> **Problems to solve**:
(a) In the customer service story, how long did the first live chat with Sam take?
(b) Copy the customer service story word for word, starting at "Me: Hello? Are" and ending at "Yes, hold please.".

Can I Speak to Your Supervisor?

I made a mistake last week on one of the online patient forms that I needed to complete for one of the at-home tests, so I live-chatted with their customer service department last Monday. I asked them if they could reset the online patient form. The live chat session with Sam took 30 minutes, because he didn’t know what he was doing. By the end of the live chat, he promised me that he would have the situation resolved later that day by IT.

I went back in this morning to complete the form again, and the form had not yet been reset. So, I decided that I should call and talk to a person instead of doing a live chat. Guess who answered the call? You guessed it. Sam.

I reminded Sam of my name and that we live-chatted a week ago. I informed him that the online form had not yet been reset. He said that it was reset on his screen, but that he could only fill out part of the form with my information. So, we went round and round again trying to find a solution. Here is a sampling of the conversation from our phone call today:

Me: Hi, Sam! I believe we live-chatted last week. My online form was supposed to be reset last week, and it was not. Can we reset it now?

Sam: Hi, let me look into that.

Me: Hello? Are you there?

Sam: Yes, sorry, please hold.

Me [after 5 mins]: Hello? Are you there?

Sam: ok- – – j – u – – – i – h – – – p – – l – – – – d – r – – –

Me: I am sorry. You are breaking up. Can you repeat what you said?

Sam: Yes, hold please.

Me [after 5 more mins]: Hello? Hello?

Sam: Yes, sorry, I am looking into the problem. ok- – – j – u – – – i – h – – – p – – l – – – – d – r – –

Me: I am sorry. You are breaking up again. Can you repeat what you said?

> **Dataset content**:
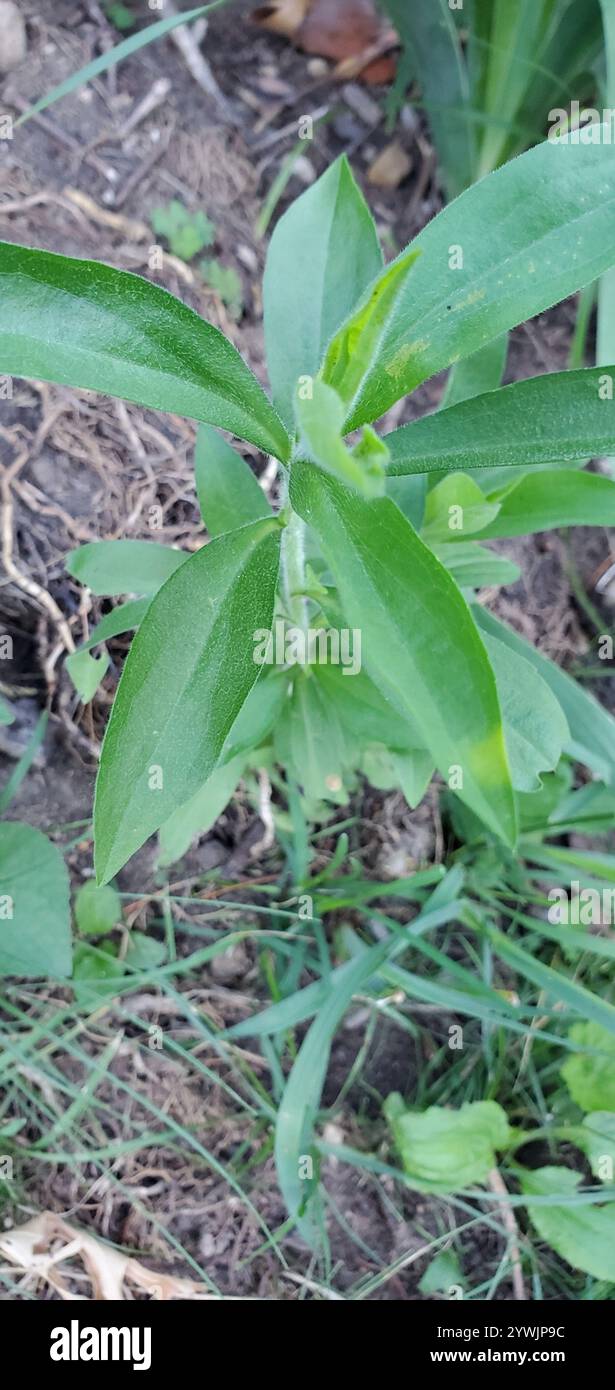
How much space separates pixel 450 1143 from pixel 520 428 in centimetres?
126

> **Set of answers**:
(a) 30 minutes.

(b)
Me: Hello? Are you there?

Sam: Yes, sorry, please hold.

Me [after 5 mins]: Hello? Are you there?

Sam: ok- – – j – u – – – i – h – – – p – – l – – – – d – r – – –

Me: I am sorry. You are breaking up. Can you repeat what you said?

Sam: Yes, hold please.